Credit: photos by Gerald E. McLeod

The Heritage Museum of the Texas Hill Country outside of Sattler occupies a limestone shelf that was once a mudflat traversed by dinosaurs some 110 million years ago.

Back then the hills now blanketed with cedars and oaks between New Braunfels and Canyon Lake would have looked much different. The center of Texas roughly west of I-35 was covered by a shallow sea occupied by giants. At some point the land began to crinkle, forming our beloved Hill Country and obscuring the mudflats at different geographic levels.

Fast-forward to the early 1980s when Ken Thayer traded fill dirt to the construction of FM 2673 for leveling of a portion of a hill where he wanted to build an RV park. Fortunately, the road builders only went as deep as the limestone shelf pockmarked with three-toed dinosaur footprints.

For many years Thayer operated the site as a private roadside attraction where he claimed human footprints next to tracks proved man walk with the dinosaurs.

The claim turned out not to be true, but the more than 275 footprints at the site were impressive.
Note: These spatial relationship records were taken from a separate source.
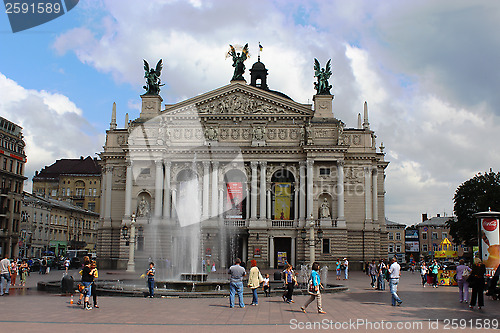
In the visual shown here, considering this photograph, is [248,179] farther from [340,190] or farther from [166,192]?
[340,190]

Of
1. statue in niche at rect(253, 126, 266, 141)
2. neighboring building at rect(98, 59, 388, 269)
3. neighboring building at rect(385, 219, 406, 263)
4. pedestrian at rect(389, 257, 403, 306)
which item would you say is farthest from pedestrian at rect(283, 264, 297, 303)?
neighboring building at rect(385, 219, 406, 263)

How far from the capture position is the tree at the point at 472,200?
7150 cm

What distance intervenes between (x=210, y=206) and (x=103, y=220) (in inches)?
587

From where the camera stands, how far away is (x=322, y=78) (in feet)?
229

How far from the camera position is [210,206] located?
218ft

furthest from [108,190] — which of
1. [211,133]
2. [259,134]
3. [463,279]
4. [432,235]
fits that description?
[432,235]

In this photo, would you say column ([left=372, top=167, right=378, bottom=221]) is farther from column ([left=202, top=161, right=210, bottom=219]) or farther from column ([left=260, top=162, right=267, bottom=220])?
column ([left=202, top=161, right=210, bottom=219])

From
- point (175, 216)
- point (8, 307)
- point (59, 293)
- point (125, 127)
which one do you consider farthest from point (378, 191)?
point (8, 307)

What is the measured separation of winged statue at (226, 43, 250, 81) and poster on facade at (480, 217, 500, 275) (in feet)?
152

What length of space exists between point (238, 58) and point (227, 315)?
5685cm

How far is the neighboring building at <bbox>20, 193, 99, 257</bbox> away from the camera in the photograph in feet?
288

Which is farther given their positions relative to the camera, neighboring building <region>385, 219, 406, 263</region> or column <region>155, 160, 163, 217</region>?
neighboring building <region>385, 219, 406, 263</region>

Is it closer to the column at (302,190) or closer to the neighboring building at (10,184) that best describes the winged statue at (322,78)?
the column at (302,190)

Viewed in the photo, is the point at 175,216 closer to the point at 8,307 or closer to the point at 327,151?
the point at 327,151
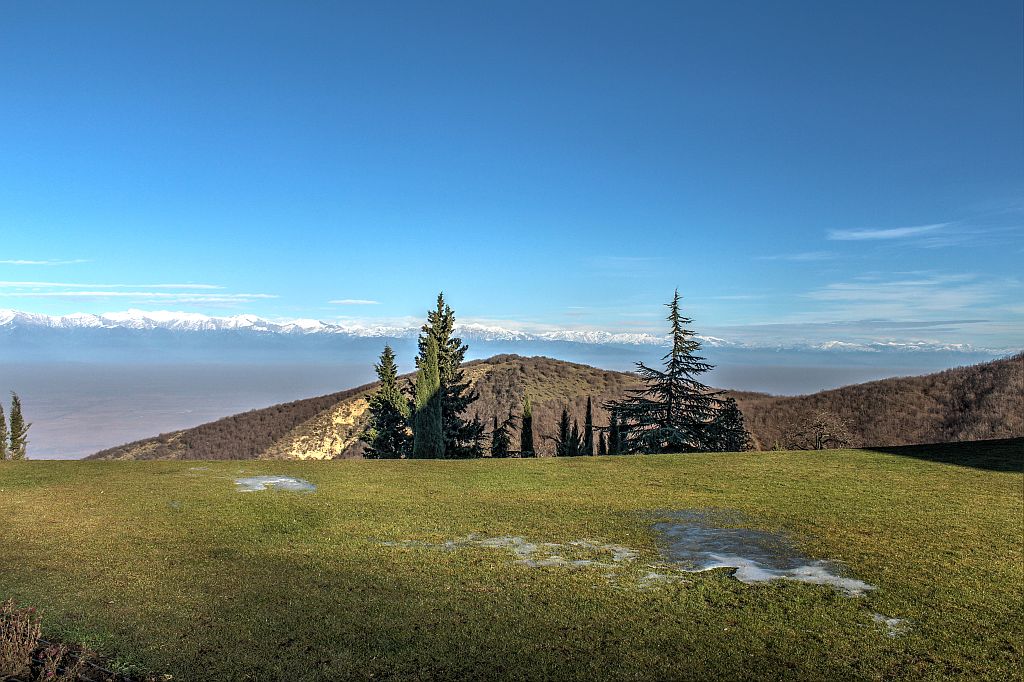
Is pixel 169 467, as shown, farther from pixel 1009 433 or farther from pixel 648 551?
pixel 1009 433

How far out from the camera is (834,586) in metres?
7.39

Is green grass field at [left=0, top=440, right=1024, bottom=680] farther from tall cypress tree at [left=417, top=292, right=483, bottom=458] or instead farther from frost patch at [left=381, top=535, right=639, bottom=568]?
tall cypress tree at [left=417, top=292, right=483, bottom=458]

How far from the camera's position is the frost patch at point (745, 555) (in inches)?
303

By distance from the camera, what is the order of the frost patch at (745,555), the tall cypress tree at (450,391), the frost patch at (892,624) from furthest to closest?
the tall cypress tree at (450,391) < the frost patch at (745,555) < the frost patch at (892,624)

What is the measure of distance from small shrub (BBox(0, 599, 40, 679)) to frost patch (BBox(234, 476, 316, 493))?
8.02 m

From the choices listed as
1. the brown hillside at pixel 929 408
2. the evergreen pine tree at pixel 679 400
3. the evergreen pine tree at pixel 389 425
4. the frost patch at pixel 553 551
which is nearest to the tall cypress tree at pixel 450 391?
the evergreen pine tree at pixel 389 425

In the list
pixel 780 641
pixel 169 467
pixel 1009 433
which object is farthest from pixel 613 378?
pixel 780 641

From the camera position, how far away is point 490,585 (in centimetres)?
736

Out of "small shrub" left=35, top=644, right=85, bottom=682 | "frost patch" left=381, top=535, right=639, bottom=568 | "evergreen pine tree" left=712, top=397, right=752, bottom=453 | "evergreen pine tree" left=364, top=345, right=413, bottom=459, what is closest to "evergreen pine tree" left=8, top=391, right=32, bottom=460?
"evergreen pine tree" left=364, top=345, right=413, bottom=459

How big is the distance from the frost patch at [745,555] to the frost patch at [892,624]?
65cm

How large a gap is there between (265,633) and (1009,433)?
53.4 m

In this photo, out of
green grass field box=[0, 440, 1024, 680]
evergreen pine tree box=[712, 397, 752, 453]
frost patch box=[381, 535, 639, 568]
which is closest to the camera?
green grass field box=[0, 440, 1024, 680]

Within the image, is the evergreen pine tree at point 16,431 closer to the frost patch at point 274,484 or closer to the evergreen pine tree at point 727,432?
the frost patch at point 274,484

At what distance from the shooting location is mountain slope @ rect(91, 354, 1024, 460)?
53.1m
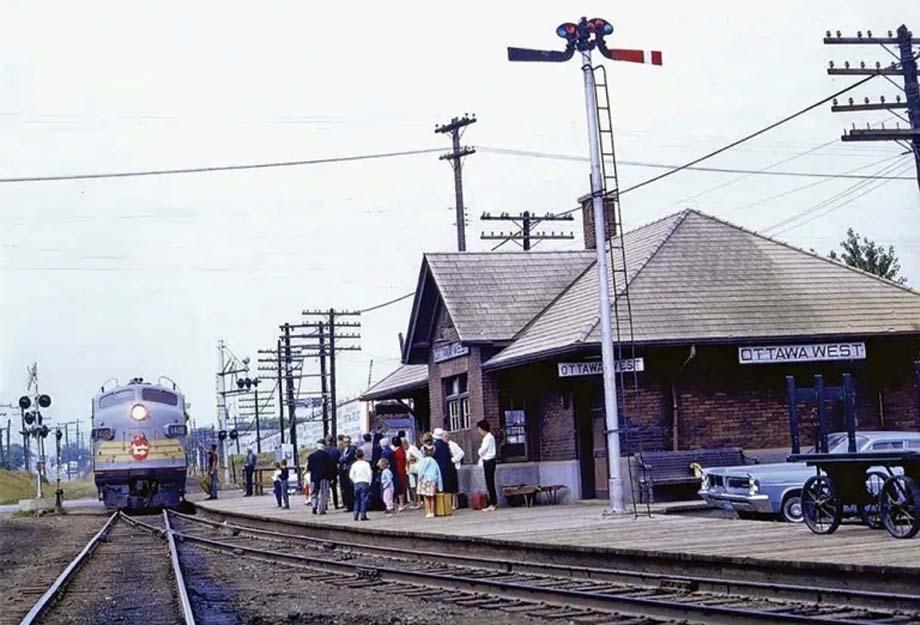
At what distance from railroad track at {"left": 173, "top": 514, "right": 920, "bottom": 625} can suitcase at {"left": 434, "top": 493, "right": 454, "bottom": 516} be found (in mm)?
5111

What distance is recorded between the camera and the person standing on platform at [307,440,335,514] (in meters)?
27.1

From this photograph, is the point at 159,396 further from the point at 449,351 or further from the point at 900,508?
the point at 900,508

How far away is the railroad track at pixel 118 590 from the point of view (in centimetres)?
1245

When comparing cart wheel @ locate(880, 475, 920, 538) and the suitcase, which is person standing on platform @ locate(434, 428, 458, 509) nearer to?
the suitcase

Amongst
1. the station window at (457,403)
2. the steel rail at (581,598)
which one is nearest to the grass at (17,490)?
the station window at (457,403)

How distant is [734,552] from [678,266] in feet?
46.9

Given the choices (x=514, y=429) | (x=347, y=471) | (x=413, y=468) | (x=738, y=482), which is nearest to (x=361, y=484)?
(x=413, y=468)

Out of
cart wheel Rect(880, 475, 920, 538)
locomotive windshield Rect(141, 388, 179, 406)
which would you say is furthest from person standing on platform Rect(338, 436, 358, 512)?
cart wheel Rect(880, 475, 920, 538)

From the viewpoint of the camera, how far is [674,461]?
76.8ft

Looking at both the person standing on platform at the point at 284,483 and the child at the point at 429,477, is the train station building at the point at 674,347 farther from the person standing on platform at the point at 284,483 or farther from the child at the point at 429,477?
the person standing on platform at the point at 284,483

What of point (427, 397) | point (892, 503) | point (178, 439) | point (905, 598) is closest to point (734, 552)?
point (892, 503)

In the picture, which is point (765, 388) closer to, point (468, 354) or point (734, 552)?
point (468, 354)

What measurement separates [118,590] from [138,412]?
822 inches

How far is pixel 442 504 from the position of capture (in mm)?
23859
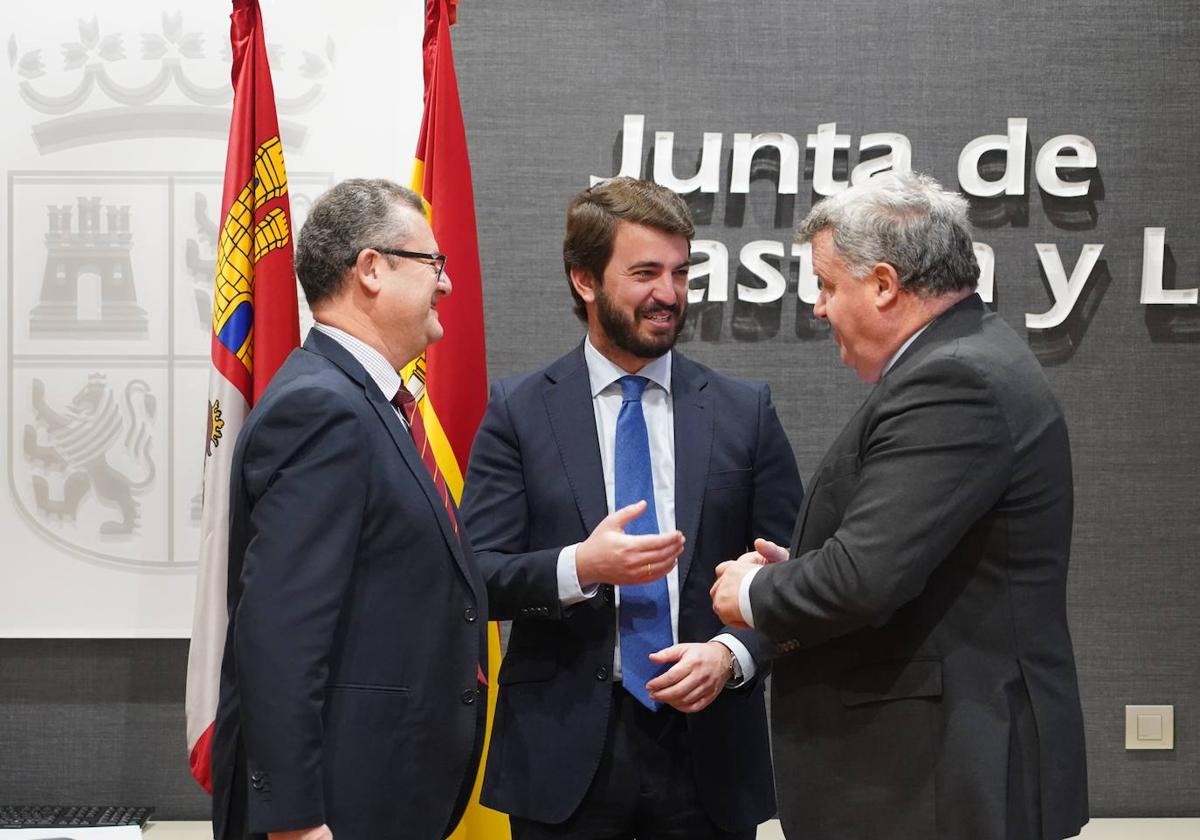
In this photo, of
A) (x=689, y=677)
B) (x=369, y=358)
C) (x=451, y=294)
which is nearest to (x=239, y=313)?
(x=451, y=294)

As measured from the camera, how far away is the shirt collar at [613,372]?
6.81 ft

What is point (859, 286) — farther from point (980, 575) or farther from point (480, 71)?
point (480, 71)

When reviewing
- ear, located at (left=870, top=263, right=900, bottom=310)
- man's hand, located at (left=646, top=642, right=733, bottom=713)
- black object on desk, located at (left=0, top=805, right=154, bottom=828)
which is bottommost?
black object on desk, located at (left=0, top=805, right=154, bottom=828)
One set was made by an acrocanthosaurus, a ferocious carnivorous biped that was a distant relative of T. rex and weighed about the same of a large elephant. The other tracks are from an herbivore iguanodon, a biped much larger than an elephant.

After a series of owners, the Heritage Museum took over the property and expanded it into a multifaceted history depository. The nonprofit group added a roof over the dinosaur trackways protecting the footprints and making it an all-weather exhibit.

The Heritage Museum of the Texas Hill Country is at 4831 FM 2673, about 3 miles west of Sattler in a scenic area of hills. The museum opens Thursday through Sunday from noon to 4pm, with guided tours given every hour on the half hour.


1,760th in a series. Everywhere is a day trip from somewhere: Follow “Day Trips & Beyond,” a travel blog, at austinchronicle.com/daily/travel.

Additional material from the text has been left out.